Fun fact: More home fires occur on Thanksgiving than on any other day of the year.

Holiday entertaining is best left to the professionals, which is why I never tried it until I’d met the woman who’d become my wife.

She has a gift for turning my dreams into reality.

Knowing some of my best memories revolved around card games with friends in my basement room during summers home from school, she wondered why I hadn’t revived that tradition.

“The day after Thanksgiving would be perfect,” she said, already seeing it in her mind’s eye. “We could invite wives, girlfriends.”

And so it came to pass that for three years in the late ’90s, our home became the site of a most festive card party, replete with friends, music and a wide variety of taste treats including Trail bologna and cheese cubes, a shrimp plate, three kinds of chicken wings, egg rolls, Jones’ potato chips, and assorted beverages.

Fun fact: That house was built in 1847, according to one of my card-playing pals who got curious about the place and looked it up.

The day after the party also was pretty great featuring, as it did, the Ohio State-Michigan game and all manner of savory leftovers.

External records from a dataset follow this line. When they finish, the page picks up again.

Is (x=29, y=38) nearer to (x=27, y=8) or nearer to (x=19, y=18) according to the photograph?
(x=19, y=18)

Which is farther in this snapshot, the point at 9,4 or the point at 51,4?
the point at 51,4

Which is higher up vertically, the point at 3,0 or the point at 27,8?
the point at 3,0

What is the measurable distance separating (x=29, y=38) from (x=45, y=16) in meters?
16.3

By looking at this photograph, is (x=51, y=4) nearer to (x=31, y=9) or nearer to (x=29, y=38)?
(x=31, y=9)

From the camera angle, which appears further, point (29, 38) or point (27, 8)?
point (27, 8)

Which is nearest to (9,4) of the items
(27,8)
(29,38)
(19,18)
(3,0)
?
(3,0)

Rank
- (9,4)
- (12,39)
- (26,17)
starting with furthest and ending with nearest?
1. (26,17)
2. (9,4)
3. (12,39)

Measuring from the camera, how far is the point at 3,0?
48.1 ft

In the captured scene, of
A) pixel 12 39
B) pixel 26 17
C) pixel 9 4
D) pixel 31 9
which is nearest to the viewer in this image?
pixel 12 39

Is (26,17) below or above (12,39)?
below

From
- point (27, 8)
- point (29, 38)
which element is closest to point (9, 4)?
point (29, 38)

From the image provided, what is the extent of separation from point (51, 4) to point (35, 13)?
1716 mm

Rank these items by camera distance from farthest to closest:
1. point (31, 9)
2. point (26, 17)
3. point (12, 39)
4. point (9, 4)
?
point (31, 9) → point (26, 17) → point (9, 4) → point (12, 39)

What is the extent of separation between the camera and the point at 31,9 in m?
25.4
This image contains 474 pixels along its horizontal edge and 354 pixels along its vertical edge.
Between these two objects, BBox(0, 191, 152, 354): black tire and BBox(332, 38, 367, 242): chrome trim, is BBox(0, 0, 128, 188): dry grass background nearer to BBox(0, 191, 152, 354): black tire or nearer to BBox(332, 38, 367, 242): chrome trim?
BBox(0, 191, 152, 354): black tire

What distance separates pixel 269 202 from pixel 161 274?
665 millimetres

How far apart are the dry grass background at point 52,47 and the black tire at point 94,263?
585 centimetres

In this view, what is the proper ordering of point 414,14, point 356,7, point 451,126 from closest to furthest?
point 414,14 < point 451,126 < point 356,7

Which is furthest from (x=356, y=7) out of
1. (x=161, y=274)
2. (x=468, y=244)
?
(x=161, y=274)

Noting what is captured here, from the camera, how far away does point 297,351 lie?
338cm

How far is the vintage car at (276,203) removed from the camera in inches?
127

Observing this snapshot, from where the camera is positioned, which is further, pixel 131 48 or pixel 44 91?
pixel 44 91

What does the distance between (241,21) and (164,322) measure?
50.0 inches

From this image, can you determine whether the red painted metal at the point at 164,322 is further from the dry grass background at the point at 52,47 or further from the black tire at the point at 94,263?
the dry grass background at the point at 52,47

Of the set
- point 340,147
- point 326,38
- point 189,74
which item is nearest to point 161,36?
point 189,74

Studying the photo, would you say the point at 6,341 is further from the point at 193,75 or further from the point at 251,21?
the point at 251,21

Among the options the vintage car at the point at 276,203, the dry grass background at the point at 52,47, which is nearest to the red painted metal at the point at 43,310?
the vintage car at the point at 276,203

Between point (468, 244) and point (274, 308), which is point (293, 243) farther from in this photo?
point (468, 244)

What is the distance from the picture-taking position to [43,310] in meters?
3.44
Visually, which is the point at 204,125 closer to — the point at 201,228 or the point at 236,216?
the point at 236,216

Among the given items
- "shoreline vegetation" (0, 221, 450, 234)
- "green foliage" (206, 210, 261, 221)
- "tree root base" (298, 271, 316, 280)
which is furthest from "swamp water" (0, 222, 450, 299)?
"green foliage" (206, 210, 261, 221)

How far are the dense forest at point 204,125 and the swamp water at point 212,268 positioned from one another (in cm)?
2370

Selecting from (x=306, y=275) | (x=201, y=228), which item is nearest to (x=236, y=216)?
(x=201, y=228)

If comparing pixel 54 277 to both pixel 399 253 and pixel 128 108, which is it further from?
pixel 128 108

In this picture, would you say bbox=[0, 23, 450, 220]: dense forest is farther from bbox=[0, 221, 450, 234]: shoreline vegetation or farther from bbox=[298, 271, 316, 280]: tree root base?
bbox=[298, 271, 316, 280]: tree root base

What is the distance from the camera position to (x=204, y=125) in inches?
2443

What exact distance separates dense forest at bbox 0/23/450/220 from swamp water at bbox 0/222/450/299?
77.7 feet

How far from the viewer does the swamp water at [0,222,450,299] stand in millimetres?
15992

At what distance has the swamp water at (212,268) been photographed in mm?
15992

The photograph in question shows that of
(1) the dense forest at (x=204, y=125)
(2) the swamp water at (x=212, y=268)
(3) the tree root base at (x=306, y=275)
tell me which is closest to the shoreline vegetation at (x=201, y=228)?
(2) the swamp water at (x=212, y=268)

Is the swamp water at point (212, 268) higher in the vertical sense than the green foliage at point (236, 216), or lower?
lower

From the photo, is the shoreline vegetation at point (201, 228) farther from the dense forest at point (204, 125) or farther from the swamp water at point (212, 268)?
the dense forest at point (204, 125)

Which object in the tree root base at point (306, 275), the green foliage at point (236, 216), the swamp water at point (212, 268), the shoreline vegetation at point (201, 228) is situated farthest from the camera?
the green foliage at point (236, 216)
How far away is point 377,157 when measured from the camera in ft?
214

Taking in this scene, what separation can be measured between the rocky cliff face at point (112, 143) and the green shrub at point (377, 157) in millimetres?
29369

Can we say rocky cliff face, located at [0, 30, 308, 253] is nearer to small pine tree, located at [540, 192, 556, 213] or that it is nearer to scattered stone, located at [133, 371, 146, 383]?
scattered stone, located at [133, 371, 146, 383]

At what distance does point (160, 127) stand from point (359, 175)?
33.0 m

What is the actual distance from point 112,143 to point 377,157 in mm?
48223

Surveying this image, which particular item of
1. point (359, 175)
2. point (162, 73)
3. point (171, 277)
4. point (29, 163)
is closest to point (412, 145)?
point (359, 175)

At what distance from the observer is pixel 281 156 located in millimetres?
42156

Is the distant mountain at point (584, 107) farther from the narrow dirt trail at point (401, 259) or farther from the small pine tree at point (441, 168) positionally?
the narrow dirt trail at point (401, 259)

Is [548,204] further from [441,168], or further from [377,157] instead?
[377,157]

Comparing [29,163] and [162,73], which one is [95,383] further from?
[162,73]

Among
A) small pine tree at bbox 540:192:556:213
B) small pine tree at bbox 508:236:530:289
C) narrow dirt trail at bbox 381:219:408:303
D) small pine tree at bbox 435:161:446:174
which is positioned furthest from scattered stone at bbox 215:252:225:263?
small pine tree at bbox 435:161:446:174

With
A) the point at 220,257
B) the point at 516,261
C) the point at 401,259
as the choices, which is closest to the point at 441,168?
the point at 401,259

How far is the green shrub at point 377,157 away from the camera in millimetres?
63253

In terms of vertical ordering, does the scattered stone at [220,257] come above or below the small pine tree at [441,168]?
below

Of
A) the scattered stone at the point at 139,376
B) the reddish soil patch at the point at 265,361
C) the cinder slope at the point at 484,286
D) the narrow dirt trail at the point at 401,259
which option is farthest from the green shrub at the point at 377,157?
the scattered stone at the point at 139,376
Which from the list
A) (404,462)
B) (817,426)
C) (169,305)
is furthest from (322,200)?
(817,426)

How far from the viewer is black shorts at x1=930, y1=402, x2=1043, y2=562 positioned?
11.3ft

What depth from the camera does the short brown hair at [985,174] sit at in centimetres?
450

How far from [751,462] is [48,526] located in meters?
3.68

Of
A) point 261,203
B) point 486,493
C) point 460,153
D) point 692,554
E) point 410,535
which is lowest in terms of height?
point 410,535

Football played a role in my high school Thanksgivings as well, as on the day after, a bunch of us would gather for the Turkey Bowl, a no-holds-barred, rambunctious game of supposed “touch” that inevitably devolved into something a lot more physical.

Fun fact: No ambulances were ever dispatched to the church yard where we played, though it was close when a nosebleed persisted.

“And how was your game?” Mom would always ask as she sat at the kitchen table, highball glass at her elbow, the house filled with the incredible aroma of her roasting turkey. “Anyone get hurt?”

“Not this year,” I’d say. “I’m gonna grab a shower before dinner.”

Fun fact: Thanksgiving is my favorite holiday of the year.